--- Data for this task ---
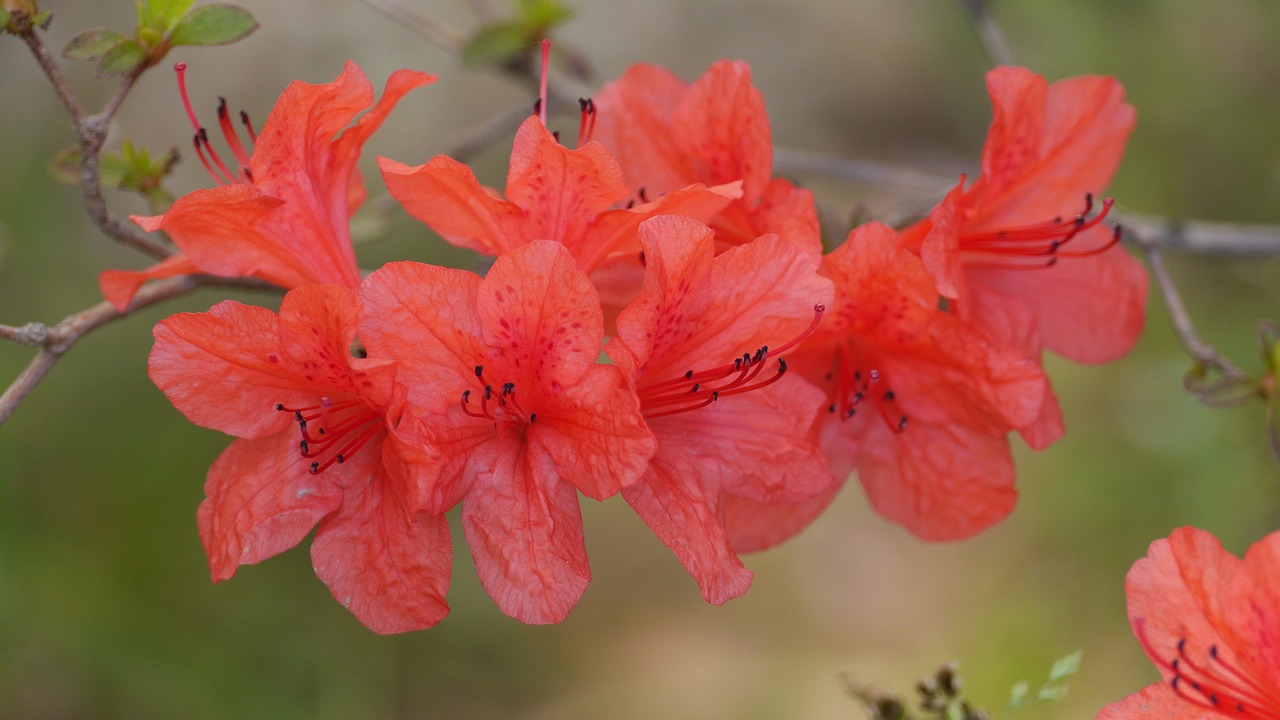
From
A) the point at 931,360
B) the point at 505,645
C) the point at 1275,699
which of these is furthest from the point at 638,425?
the point at 505,645

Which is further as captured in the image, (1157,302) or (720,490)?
(1157,302)

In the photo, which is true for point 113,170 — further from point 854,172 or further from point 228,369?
point 854,172

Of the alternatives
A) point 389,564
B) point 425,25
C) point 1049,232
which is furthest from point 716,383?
point 425,25

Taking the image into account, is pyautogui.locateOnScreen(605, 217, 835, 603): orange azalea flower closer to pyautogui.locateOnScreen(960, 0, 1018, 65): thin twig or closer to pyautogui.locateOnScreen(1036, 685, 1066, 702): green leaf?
pyautogui.locateOnScreen(1036, 685, 1066, 702): green leaf

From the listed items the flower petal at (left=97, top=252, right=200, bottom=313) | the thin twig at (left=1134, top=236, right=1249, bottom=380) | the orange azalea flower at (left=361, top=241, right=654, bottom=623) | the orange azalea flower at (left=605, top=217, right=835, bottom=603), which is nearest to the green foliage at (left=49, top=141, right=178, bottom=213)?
the flower petal at (left=97, top=252, right=200, bottom=313)

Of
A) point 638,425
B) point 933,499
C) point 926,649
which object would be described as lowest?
point 926,649

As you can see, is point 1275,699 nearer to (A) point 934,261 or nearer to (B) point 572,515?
(A) point 934,261

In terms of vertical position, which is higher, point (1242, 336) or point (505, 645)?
point (1242, 336)
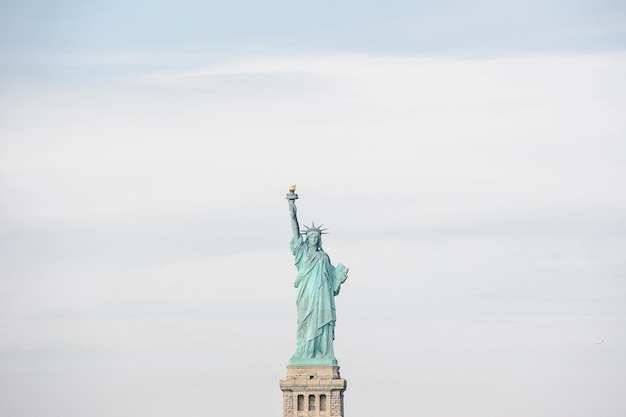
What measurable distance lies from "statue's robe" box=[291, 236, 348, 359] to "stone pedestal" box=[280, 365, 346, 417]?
579 millimetres

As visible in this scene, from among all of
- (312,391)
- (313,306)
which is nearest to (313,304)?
(313,306)

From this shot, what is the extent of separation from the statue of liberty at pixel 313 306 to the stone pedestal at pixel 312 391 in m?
0.36

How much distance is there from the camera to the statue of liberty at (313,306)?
161000 mm

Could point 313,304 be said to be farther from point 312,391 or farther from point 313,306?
point 312,391

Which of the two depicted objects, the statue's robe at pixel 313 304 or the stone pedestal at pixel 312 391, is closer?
the stone pedestal at pixel 312 391

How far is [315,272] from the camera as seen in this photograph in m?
161

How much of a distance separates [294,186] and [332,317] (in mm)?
5011

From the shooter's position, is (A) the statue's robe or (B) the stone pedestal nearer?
(B) the stone pedestal

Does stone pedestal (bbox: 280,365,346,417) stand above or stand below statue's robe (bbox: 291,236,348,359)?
below

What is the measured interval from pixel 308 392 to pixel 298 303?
3.31 meters

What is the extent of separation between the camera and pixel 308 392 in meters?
160

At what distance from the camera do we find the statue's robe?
161m

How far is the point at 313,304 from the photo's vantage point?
161m

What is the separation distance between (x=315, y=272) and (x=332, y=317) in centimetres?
170
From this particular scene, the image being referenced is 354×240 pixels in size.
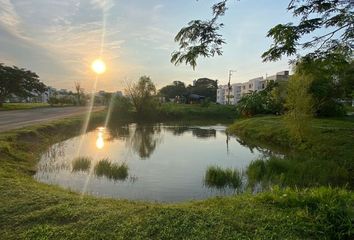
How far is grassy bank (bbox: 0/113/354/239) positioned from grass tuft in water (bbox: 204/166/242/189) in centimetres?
381

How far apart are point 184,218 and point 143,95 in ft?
136

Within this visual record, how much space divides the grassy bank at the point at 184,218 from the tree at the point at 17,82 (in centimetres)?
4187

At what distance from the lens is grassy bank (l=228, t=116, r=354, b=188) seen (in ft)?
35.4

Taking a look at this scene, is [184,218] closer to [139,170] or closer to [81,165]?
[139,170]

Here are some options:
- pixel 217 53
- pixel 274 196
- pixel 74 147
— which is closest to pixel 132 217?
pixel 274 196

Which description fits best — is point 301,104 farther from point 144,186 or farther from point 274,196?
point 274,196

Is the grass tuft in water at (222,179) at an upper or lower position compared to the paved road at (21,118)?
lower

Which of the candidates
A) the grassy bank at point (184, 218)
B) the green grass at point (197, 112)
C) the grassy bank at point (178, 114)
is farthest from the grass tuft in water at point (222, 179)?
the green grass at point (197, 112)

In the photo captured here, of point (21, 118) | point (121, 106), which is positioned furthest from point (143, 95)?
point (21, 118)

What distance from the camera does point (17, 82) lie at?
44.7 metres

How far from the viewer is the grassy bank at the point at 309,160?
35.4 feet

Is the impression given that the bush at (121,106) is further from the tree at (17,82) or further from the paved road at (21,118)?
the tree at (17,82)

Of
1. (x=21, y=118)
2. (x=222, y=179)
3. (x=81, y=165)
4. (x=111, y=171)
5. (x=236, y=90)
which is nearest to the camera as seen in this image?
(x=222, y=179)

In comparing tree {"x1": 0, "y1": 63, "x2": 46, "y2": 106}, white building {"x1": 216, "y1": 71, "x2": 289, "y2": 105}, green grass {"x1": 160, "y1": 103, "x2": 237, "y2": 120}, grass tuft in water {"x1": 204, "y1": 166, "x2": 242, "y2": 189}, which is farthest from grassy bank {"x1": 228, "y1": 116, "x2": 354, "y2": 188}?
white building {"x1": 216, "y1": 71, "x2": 289, "y2": 105}
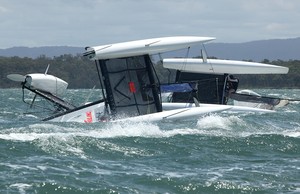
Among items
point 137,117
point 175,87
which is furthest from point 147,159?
point 175,87

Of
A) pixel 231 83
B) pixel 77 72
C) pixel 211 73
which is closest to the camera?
pixel 211 73

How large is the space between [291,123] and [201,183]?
17.3 m

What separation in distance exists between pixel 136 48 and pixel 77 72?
10116cm

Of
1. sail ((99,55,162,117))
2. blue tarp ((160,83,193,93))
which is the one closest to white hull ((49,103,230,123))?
sail ((99,55,162,117))

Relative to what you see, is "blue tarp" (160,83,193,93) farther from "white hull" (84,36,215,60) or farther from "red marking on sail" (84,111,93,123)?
"red marking on sail" (84,111,93,123)

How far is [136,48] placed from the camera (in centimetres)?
3034

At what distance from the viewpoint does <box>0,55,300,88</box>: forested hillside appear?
12512 centimetres

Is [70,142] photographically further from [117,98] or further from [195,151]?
[117,98]

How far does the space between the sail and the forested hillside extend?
8876 centimetres

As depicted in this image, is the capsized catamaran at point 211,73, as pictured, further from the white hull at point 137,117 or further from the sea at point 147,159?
the sea at point 147,159

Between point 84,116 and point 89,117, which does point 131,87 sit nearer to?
point 89,117

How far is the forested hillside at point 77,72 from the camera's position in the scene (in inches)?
4926

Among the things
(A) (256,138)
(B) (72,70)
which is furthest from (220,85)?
(B) (72,70)

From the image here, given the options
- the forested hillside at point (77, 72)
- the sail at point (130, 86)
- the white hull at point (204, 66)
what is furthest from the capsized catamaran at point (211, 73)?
the forested hillside at point (77, 72)
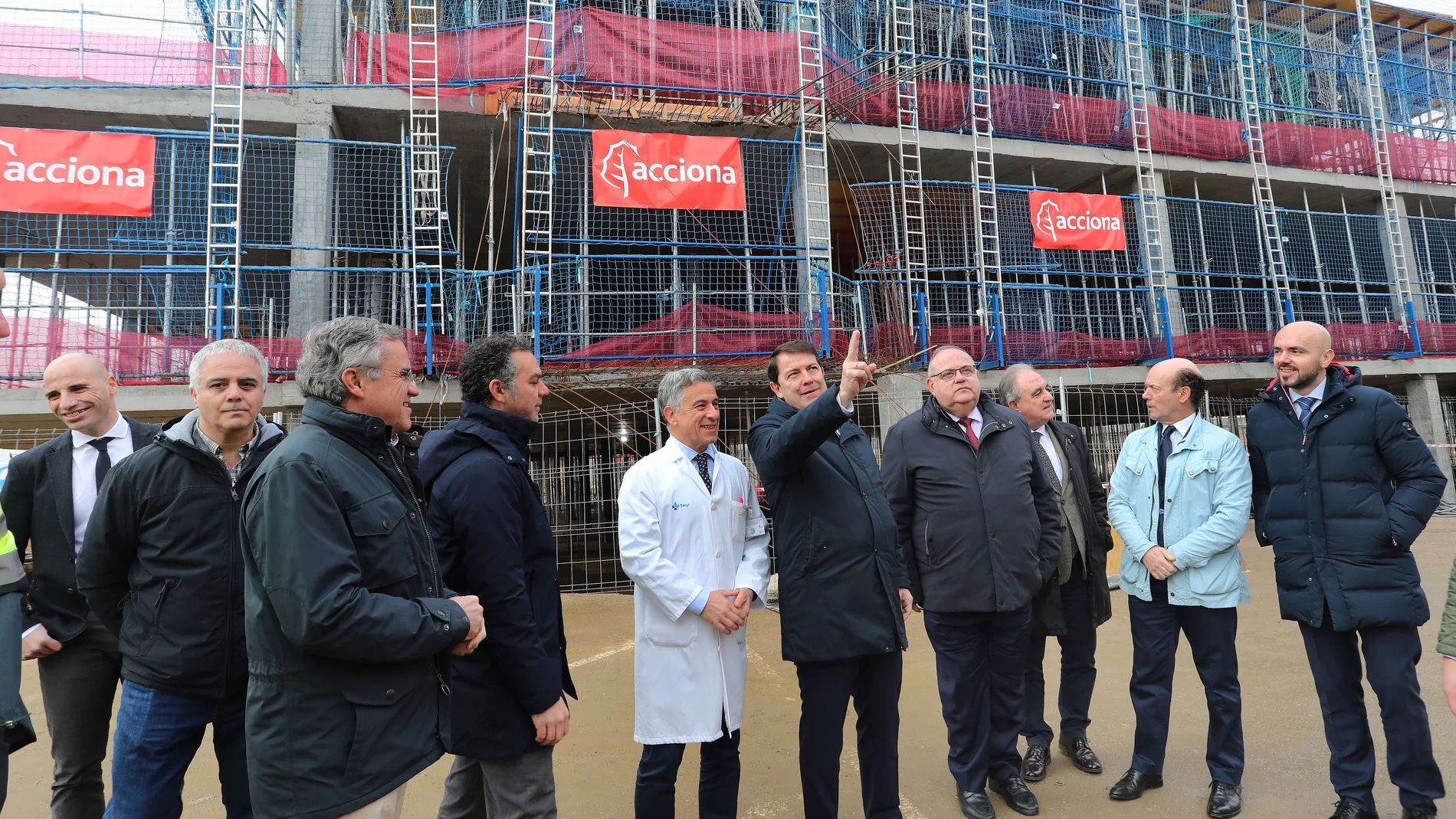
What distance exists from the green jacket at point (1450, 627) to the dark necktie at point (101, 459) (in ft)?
15.2

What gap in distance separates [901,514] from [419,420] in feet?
25.7

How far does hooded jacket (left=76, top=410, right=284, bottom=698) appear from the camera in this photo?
100 inches

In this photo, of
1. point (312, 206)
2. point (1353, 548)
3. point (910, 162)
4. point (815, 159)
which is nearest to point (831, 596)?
point (1353, 548)

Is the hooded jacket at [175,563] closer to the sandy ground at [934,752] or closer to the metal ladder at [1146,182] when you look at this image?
the sandy ground at [934,752]

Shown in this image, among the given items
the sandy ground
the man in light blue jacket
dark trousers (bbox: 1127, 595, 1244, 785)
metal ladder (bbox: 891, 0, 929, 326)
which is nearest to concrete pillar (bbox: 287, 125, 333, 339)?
the sandy ground

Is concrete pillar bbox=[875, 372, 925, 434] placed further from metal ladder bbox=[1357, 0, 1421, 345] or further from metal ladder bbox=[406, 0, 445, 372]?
metal ladder bbox=[1357, 0, 1421, 345]

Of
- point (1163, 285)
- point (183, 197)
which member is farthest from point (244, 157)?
point (1163, 285)

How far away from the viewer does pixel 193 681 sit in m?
2.54

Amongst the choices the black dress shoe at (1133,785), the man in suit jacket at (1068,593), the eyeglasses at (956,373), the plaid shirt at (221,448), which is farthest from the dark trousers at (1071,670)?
the plaid shirt at (221,448)

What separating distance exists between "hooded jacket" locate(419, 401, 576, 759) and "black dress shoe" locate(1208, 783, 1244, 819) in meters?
2.84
---
**Work to do**
Reproduce the rows word for word, from the line that contains "How much of" up to and including the line that contains "3.31 meters".

**Exercise result**
How much of a distance separates [294,186] and [332,317] (in mm)?
5011

From the shooter's position, is (A) the statue's robe or (B) the stone pedestal nearer?
(B) the stone pedestal

Does stone pedestal (bbox: 280,365,346,417) stand above or stand below statue's robe (bbox: 291,236,348,359)?
below

What is the measured interval from pixel 308 392 to pixel 298 303?
3.31 meters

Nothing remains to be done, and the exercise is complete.